Krzysztof Sendecki - W przypadku takich zawodników jak Dwyane Wade nie zawsze warto patrzeć tylko na statystyki. Pewnie Fred Hoiberg pozwoli mu na dużo. I ta koncepcja ma sens, bo Wade oprócz rzucania będzie liderem (jednym z liderów?) i mentorem dla młodszych. Myślę, że Bulls na tym nie stracą. A może im się to opłacić w najważniejszych momentach sezonu.

Michał Górny - Porzekadło mówi „Nie nauczysz starego psa nowych sztuczek” i tak też powinno być w tym przypadku. Bulls w obecnym składzie będą mieli poważny kłopot w rzutach z dystansu, bo ani Wade, ani Rondo ani tym bardziej Butler nie należą, delikatnie mówiąc, do tytanów „mid-range”. W tym przypadku jedyną dobrą wiadomością jest fakt, iż Dwyane Wade dalej powinien tak samo „zamykać” spotkania jak robił to Miami.

Marek Miernik - To trener jest w okresie przygotowawczym codziennie z drużyną i widzi czy takie coś ma rację bytu. I o ile na razie nie zaimponował mi swoimi umiejętnościami jako coach, to Hoiberg to na rzucaniu z dystansu zna się świetnie. Chce wierzyć, że takie postanowienie podparte jest jakimiś obserwacjami formy Wade’a, a nie spontaniczną decyzją po jednym workoucie. Cały czas uważam, że Bulls traktują ten sezon jako przejściowy i nie mają żadnych wielkich aspiracji. W takim wypadku, jeśli nagle okazałoby się, że Wade trafia trójki, może to być niewygodne dla rywali i na pewno mogłoby wyjść zespołowi na plus. Jak się ten pomysł okaże chybiony, to zbyt wiele się nie zmieni.

Filip Ciepiński - Koncepcja nie ma kompletnie sensu, ale nie ze wzgledu na to, ze bedzie to taktyczny niewypal, ale ze wzgledu na to, ze trener Hoiberg w ogóle nie powinien czegos takiego mówic. Dziala to bardzo zle na chemie w dopiero co zbudowanej druzynie i kompletnie mija sie z celem, kiedy obok Wade'a znajduje sie Jimmy Butler albo (Wedlug mnie) jeden z najlepszych rozgrywajacych ligi, który z pozornie zmarnowanej akcji potrafi dac latwe punkty kolegom z zespolu.
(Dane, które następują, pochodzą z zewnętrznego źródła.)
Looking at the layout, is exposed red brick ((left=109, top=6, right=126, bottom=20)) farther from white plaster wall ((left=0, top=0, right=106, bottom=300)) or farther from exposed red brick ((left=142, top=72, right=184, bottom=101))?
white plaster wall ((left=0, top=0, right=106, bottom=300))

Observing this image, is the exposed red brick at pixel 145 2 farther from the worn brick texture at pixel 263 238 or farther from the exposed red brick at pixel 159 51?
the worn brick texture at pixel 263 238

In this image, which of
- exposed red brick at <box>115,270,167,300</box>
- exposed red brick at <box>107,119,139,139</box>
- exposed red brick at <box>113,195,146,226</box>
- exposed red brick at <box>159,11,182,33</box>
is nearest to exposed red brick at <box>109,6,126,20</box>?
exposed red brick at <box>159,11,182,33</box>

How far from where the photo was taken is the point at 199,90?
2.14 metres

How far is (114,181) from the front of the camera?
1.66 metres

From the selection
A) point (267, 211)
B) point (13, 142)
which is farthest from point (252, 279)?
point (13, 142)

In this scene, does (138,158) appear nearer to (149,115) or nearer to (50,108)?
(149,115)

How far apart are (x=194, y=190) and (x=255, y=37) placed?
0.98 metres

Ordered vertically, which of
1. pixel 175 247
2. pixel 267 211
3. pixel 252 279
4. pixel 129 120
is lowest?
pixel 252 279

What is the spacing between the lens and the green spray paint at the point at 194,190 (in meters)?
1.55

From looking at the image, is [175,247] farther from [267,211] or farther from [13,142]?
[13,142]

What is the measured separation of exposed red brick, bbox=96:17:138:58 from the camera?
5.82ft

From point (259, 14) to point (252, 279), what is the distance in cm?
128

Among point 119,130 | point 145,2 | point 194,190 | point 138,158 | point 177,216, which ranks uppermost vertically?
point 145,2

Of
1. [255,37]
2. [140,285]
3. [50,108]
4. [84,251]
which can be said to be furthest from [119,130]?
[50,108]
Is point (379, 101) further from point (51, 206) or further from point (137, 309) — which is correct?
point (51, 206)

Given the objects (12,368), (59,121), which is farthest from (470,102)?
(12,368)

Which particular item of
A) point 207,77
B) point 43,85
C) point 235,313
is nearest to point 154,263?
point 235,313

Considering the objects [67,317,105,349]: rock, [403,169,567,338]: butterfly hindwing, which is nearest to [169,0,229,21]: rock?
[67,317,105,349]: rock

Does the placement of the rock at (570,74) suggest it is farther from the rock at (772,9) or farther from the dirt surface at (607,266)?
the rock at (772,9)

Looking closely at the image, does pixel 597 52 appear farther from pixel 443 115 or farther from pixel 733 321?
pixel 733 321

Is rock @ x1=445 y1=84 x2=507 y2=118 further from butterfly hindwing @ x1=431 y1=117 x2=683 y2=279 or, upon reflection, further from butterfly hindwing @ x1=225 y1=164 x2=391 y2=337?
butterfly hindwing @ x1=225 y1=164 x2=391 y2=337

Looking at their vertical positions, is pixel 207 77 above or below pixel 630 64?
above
Jesli chodzi o Wade'a... Mysle, ze ten facet jest zbyt inteligentny i nie po to przyszedl do druzyny, zeby dostawac zielone swiatlo (które i tak mial w Miami) i forsowac rzuty. Z wywiadów, które dawal po dolaczeniu do Bulls widac, ze zdaje sobie sprawe ze swojego wieku, stanu zdrowia oraz umiejetnosci kolegów z druzyny i pomimo zielonego swiatla, nie bedzie z niego nadmiernie korzystal.

3. Doug McDermott prezentuje się rewelacyjnie podczas treningów. Czy po 2 przeciętnych latach, będąc na papierze najlepszym dystansowym strzelcem zespołu Doug zagra sezon na miarę talentu?

Marcin Więckowski – Przez poprzednie 2 lata Doug nie otrzymał tyle komplementów z ust drużyny jak w tym roku. Występy w select team USA, treningi z Jimmym, uznanie od Wade’a. Ten sezon to dla McDermotta bardzo ważny moment kariery. Jeśli chce w lidze zaistnieć nie tylko jako przeciętny role-player musi stanowić na parkiecie dużą różnicę jako jeden z dwóch liderów drugiego uniformu. Doug duże minuty na parkiecie będzie spędzał u boku weterana Gibsona, ale też prawdopodobnie obok Portisa i Valentine’a, którzy jakby nie patrzeć mają w NBA albo mniejsze, albo zerowe doświadczenie.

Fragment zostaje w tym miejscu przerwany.